**EXERCISE SET**
**1)** From the piece on IoT security, copy everything from "The internet of" down to "and possible vulnerabilities." word for word.
**2)** In the piece on IoT security, how much data was leaked in the casino hack before it was caught?

**TEXT SECTION**

-=-=-

The internet of things (IoT) is a comparatively recent invention. Ten years ago, we only worried about protecting our computers, and it was only five years ago when we needed to protect our smartphones. Now we need to consider protecting our fridges, heating systems and industrial machines in order to safeguard company netw...
The IoT is growing quickly. Researchers estimate that by 2020 the number of active wireless-connected devices will exceed 40 billion. These devices are becoming an increasingly attractive target for criminals, as more connected devices mean more attack vectors and possible vulnerabilities.
Once ignored, IoT security has now become an issue of great concern. Just last year, a US casino was compromised through hackers accessing its network through a smart fish tank. Over 10GB of data was leaked before the intrusion was detected and blocked. Likewise, smart fridges have been found to be part of botnets.
These are not isolated incidents. Colin Tankard, managing director of Digital Pathways, says: “People could go in and attack the heating and ventilation system, which is on the backbone of an organisation. From there, they could start to packet sniff what is on the network and find other machines or gain access to another system, simply because the systems are poorly secured and poorly managed.

-=-=-

**DATA BLOCK**
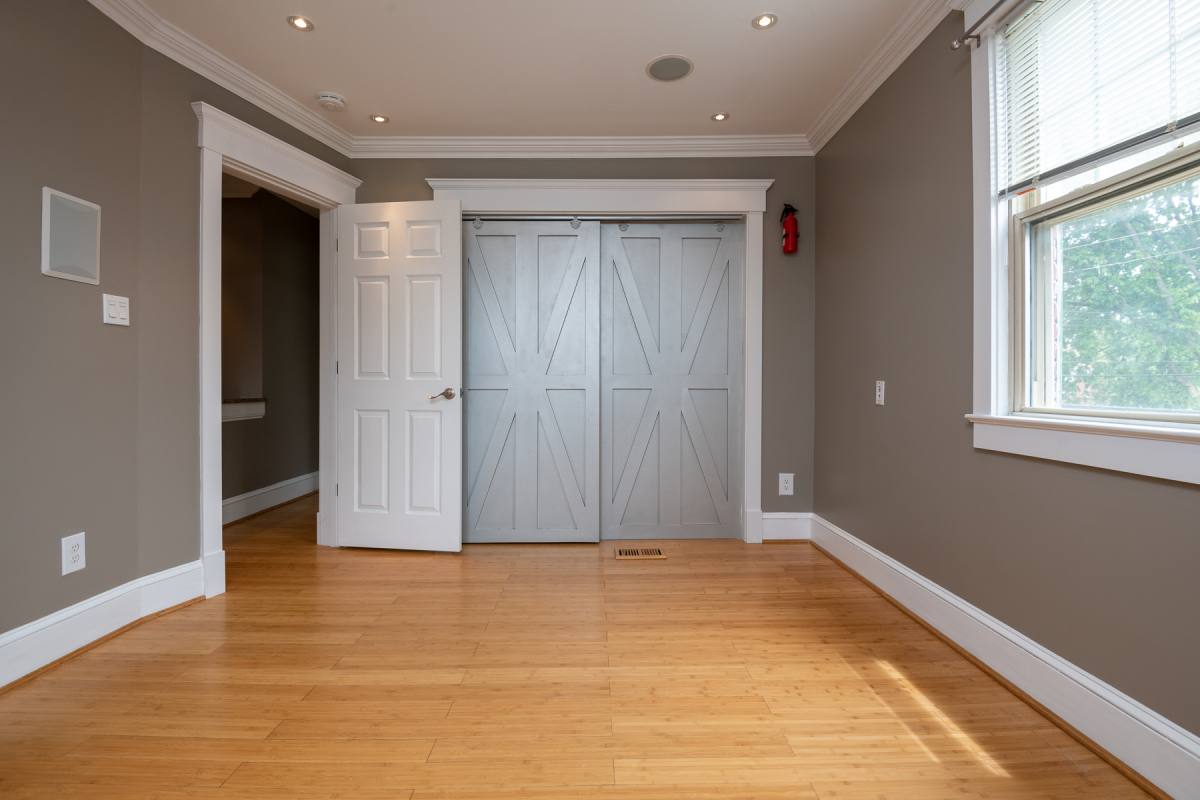 House for rent at 5042 8th St NE, Washington, DC 20017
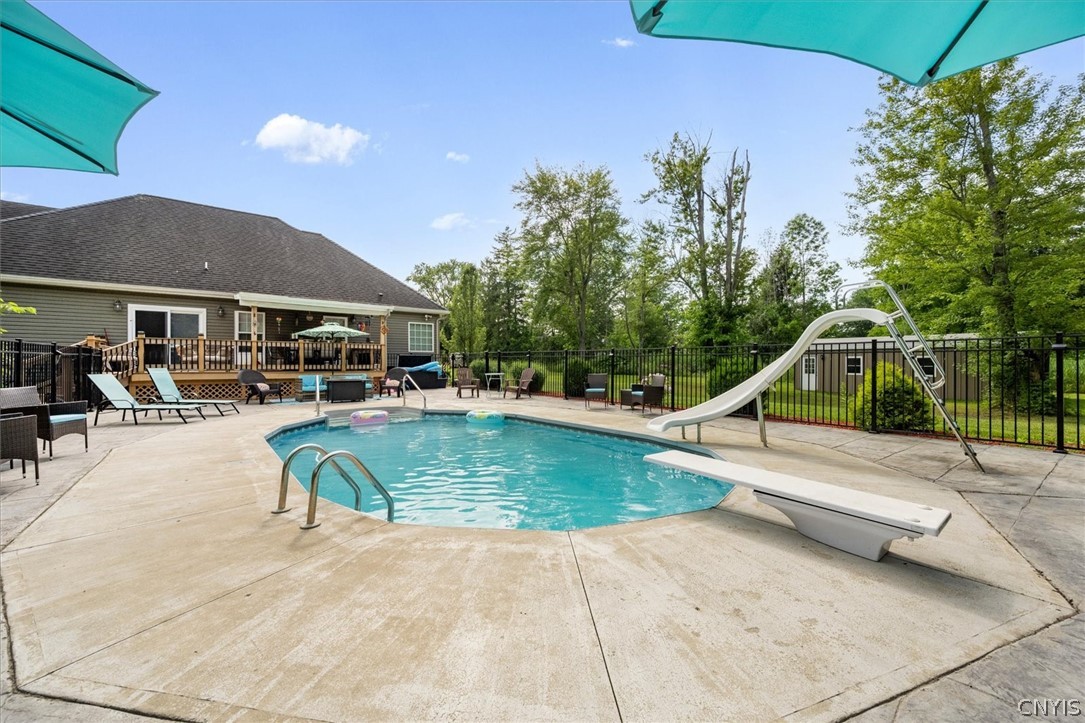 1210 Lake Road Oneida, NY 13421 - Photo 46 of 50 Gallery Image 46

-=-=-

**YOUR RESPONSES**
**1)**
The internet of things (IoT) is a comparatively recent invention. Ten years ago, we only worried about protecting our computers, and it was only five years ago when we needed to protect our smartphones. Now we need to consider protecting our fridges, heating systems and industrial machines in order to safeguard company netw...
The IoT is growing quickly. Researchers estimate that by 2020 the number of active wireless-connected devices will exceed 40 billion. These devices are becoming an increasingly attractive target for criminals, as more connected devices mean more attack vectors and possible vulnerabilities.

**2)** Over 10GB of data was leaked.